## begin Supplied records

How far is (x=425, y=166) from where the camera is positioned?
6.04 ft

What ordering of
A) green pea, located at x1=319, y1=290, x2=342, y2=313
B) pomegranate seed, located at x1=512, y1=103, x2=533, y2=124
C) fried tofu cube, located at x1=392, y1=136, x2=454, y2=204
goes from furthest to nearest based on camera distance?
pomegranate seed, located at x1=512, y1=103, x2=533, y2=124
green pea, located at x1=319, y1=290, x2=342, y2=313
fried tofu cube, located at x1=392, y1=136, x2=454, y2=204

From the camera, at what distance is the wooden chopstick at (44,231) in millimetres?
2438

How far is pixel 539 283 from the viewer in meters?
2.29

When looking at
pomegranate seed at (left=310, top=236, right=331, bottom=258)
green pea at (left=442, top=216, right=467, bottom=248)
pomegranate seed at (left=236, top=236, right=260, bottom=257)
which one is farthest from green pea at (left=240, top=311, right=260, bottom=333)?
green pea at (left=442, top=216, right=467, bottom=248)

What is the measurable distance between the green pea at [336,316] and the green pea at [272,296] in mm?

## end Supplied records

## Directive
Copy out all of the material above word for word, keeping every line unchanged.

## Problem solution
How far is (x=425, y=166) from where the camera is positioned?
6.04 ft

What ordering of
A) green pea, located at x1=319, y1=290, x2=342, y2=313
B) pomegranate seed, located at x1=512, y1=103, x2=533, y2=124
C) fried tofu cube, located at x1=392, y1=136, x2=454, y2=204
goes from furthest to nearest based on camera distance?
pomegranate seed, located at x1=512, y1=103, x2=533, y2=124
green pea, located at x1=319, y1=290, x2=342, y2=313
fried tofu cube, located at x1=392, y1=136, x2=454, y2=204

From the camera, at what distance is the wooden chopstick at (44,231) in millimetres?
2438

How far is pixel 539 283 from the viewer in meters?
2.29

When looking at
pomegranate seed at (left=310, top=236, right=331, bottom=258)
green pea at (left=442, top=216, right=467, bottom=248)
pomegranate seed at (left=236, top=236, right=260, bottom=257)
which one is farthest from green pea at (left=240, top=311, right=260, bottom=333)?
green pea at (left=442, top=216, right=467, bottom=248)

What is the measurable distance between the green pea at [336,316] and the green pea at [272,296] in mm?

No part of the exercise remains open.